Samantha S. Cohen & Christopher Baldassano

System specifications:

Python version 3.6.6

conda version 4.8.5

All code was run within a conda envirnoment specified in: environment.yml

T1 scans were manually checked using FSL 5.0.11's fsleyes (see 2_RA_rating.py for details)

You will also need to run:

pip install awscli --upgrade --user

(This installs aws command line tools for your user)

The cortical results were made from fMRIPprep 1.1.4, installed in a docker container

The hippocampal results were made from fMRIprep 1.5.6, and run via a singularity image

Settings files:

  1. settings.py:
    • sets various path
    • yesnofun: used in 2_RA_rating.py and 2_rating_comp.py
  2. ISC_settings.py: Creates functions used later in ISC code.
    • make_phenol: creates demographic breakdown for all subjects (Age, Sex, phenotypic PC variables - not really used)
    • even_out: creates two groups with equal sizes and equal numbers of a demographic variable (e.g. sex)
    • bottom part of code creates 5 equally sized age groups of subjects
  3. HMM_settings.py: sets various variables used for HMM code:
    • pandas dataframe with un-usable parcels is here (due to low log-likelihood in both age groups).
    • FDR_p funciton is here

Order of code is as follows:

  1. 1_aws.py:
    • Download available HBN datasets from aws (from either Rutgers (RU) or CBCI (CitiGroup Cornell Brain Imaging Center).
    • Removed subjects who had files missing, and noted what was missing in csv file.
    • Edited jsons for fieldmap scans for fmriprep compatibility
    • Edited fieldmap scans names for fmriprep compatibility
  2. 2_RA_rating.py and 2_rating_comp.py:
    • 2_RA_rating.py: Allowed RA's to fill in ratings for T1 Scans
    • 2_rating_comp.py: Compare ratings between RAs: Compile RA ratings into one csv, Manually arbitrate between instances in which one RA said "yes" and another "no."
  3. 3_fmriprep.py: Run fMRIPprep 1.1.4, installed in a docker container.
  4. 4_Preprocess.py and 4_Preprocess_HPC.py:
    • 4_Preprocess.py: regresses out confounds found from fmriprep 1.1.4, and saves data in h5 file for cortex (one per subject).
    • 4_Preprocess_HPC.py: regresses out confounds found from fmriprep 1.5.6, labels anterior and posterior hippocampus, and saves data in h5 file for Hippocampus (one per subject).
  5. 5_parcellation.py: This creates h5 files for each parcel with the vertices contributing to that parcel and a matrix of size (subjects x vertices x time).
  6. Use vertices from 5_parcellation.py to calculate ISCs and HMMs in each age group: 6_ISC.py and 6_HMM_n_k.py:
    • 6_ISC.py: Determine difference in ISC and between-group ISC for Youngest and Oldest subjects.
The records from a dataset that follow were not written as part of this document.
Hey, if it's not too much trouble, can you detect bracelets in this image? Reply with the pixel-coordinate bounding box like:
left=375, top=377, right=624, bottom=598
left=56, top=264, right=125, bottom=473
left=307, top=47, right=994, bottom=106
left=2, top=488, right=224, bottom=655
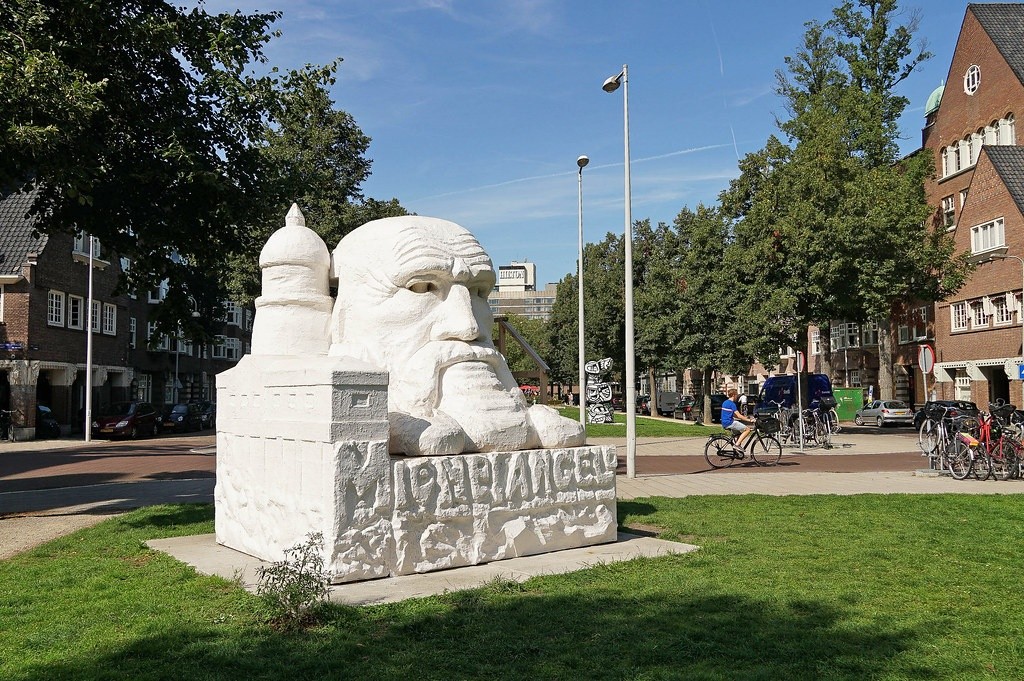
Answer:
left=750, top=419, right=752, bottom=423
Do 100 subject-age permutations. (Repeatedly run 1000 more shuffles in parcels where p<0.05 or until p>0)
    • 6_HMM_n_k.py: Determine if there is a significant difference in the number of HMM-derived events between Youngest and Oldest groups. Do 100 subject-age permutaitons. (Repeatedly run 1000 more shuffles in parcels where p<0.05 or until p>0)
  7. 7_HMM_ll.py:
    • Find where HMM has a poor fit in either Youngest or Oldest subjects (HMM fit in 6_HMM_n_k.py).
    • See if there is a difference in the number of events in the remaining parcels
  8. 8_HMM_stats.py: In remaining parcels:
    • Run joint-fit HMM on Youngest and Oldest ages. Test on held-out subjects in all age groups
    • Look for significant log-likelihood difference between Youngest and Oldest ages in jointly-fit HMMs.
    • Look for significant "AUC" difference (HMM-prediction or event-timing) between Youngest and Oldest ages in jointly-fit HMMs.
    • Null distribution is age-permuted subject-averaged timecourse.
    • Run 100 permutations initially, then continue running code, adding 1000 permutations each time until p>0.05 or p!=0
  9. 9_p_check.py: Make an h5 file with p and q values for ISC and HMM tests. To be used for plotting on brain.
  10. Make Figures:
    • 10_HMM_AUC.py: Makes AUC plots (both with data and example plots).
    • 10_HMM_ll.py: Makes Log Likelihood plots in significant parcels.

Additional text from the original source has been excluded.